The daughter of legendary Texas bluesman Johnny “Clyde” Copeland, Shemekia took up the family business at the age of 16 when she joined her father on tour after he was diagnosed with a heart condition. Within three years, she was making her recording debut for Alligator Records, Turn the Heat Up, and immediately began garnering rave reviews for her soulful style. Critics compared her to Etta James, Koko Taylor and Aretha Franklin.

She comes to Portsmouth this weekend after spending a couple of weeks performing in Spain, Portugal and France. And she arrives toting her most recent album, The Soul Truth, a Memphis soul sampler produced by Memphis soul stalwart Steve Cropper. Cropper has the creds, having been the guitarist on a zillion classic sessions for Stax Records, as a member of Booker T and the MGs, co-writer of “(Sittin’ on the) Dock of the Bay” and “In the Midnight Hour,” and later a high profile member of the Blues Brothers band.

The Soul Truth has all the funk and grit of classic Stax sessions by Otis Redding, Sam & Dave, Eddie Floyd, Johnnie Taylor and Carla Thomas, but with that clean sheen characteristic of the Alligator catalog. A four-man horn section fattens up most of the tracks, and the rhythm section’s groove is relentless.

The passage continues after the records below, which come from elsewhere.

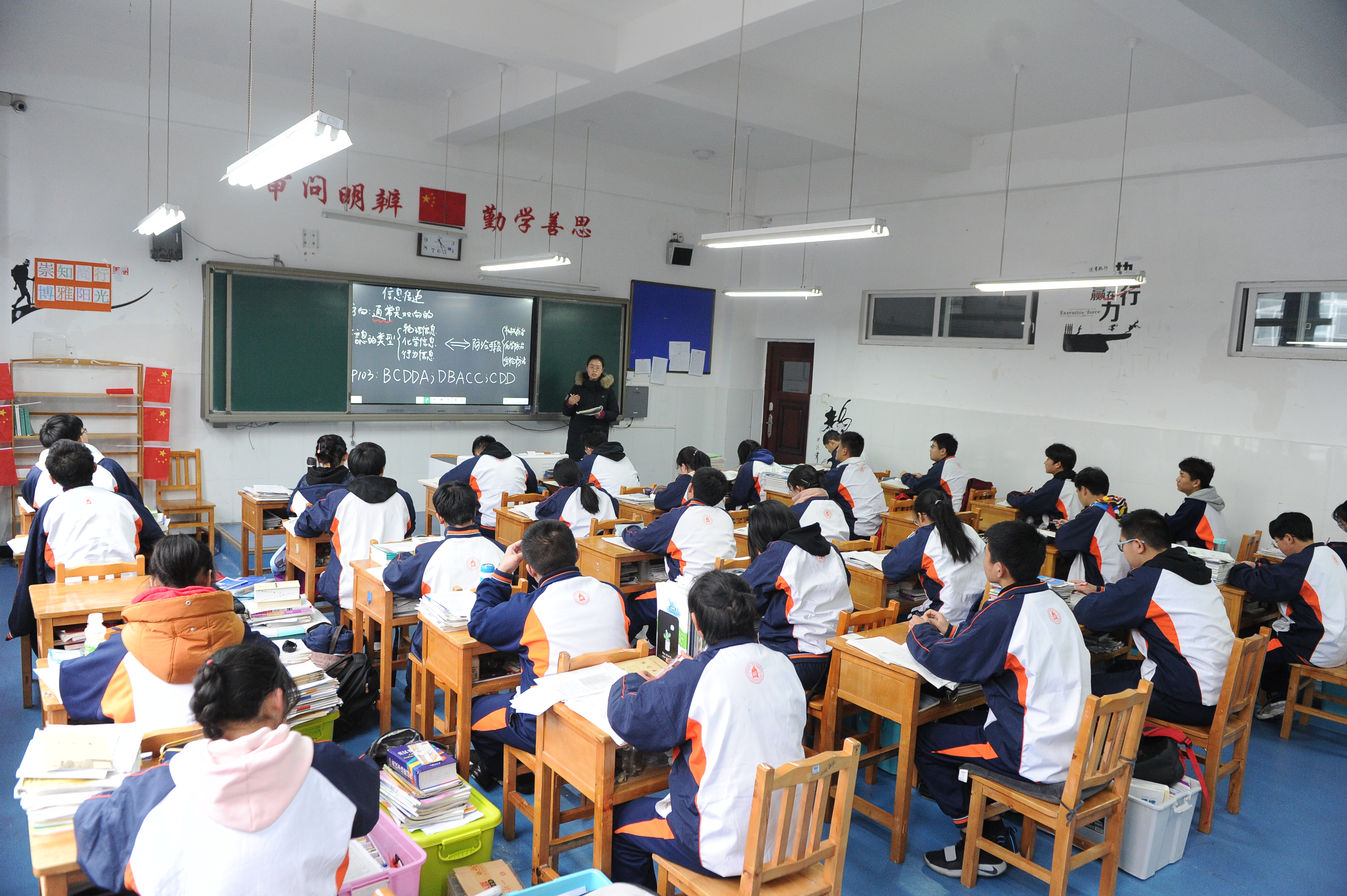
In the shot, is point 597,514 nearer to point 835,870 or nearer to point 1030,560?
point 1030,560

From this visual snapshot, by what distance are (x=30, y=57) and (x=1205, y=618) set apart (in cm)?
807

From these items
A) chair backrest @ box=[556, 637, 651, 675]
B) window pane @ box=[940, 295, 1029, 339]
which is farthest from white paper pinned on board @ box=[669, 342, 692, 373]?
chair backrest @ box=[556, 637, 651, 675]

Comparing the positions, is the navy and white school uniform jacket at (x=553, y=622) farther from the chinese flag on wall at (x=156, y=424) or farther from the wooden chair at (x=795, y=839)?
the chinese flag on wall at (x=156, y=424)

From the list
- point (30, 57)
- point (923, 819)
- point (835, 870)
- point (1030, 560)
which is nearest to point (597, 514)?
point (923, 819)

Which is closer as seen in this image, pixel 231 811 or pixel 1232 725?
pixel 231 811

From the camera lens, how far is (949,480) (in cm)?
709

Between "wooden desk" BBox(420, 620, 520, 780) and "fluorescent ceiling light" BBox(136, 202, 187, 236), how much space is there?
10.2 feet

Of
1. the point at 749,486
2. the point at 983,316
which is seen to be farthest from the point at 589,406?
the point at 983,316

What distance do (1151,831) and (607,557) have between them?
2772 millimetres

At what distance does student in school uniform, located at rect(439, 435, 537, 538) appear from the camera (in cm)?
593

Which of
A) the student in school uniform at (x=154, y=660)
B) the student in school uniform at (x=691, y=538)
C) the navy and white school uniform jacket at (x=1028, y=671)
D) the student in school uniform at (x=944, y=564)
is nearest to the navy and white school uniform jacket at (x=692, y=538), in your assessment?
the student in school uniform at (x=691, y=538)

“Breakin’ Out” would have been a hit single in 1968. “Who Stole My Radio?” asks the plaintive question, where did all the soul music go (“Hey Mr. DJ…rip up that playlist!”) with a subtle musical quotation from “Soul Man” in the bridge. The Rascals’ Felix Cavaliere lends his distinctive organ stylings to three songs, and “In Crowd”/“Drift Away” man Dobie Gray joins Copeland for a duet on Lorrie Morgan’s country hit, “Used.”

This disc is what the southern side of soul music useta be. Ironically, though, Shemekia Copeland grew up in Harlem, and there’s an urban sensibility weaving through the Mississippi River currents, reflected in lines like “I’m riding out my dreams on the uptown line.” While she is, in many ways, carrying the torch ignited by Ruth Brown and her successors, she is also walking the tightrope between that classic sound and the music favored by her own generation.

"I want people who love hip-hop to know where it came from," she said in a Vibe magazine interview. "My music is rooted in blues, but it's different. I'm singing about my era. I'm here and I'm singing about now and not yesterday."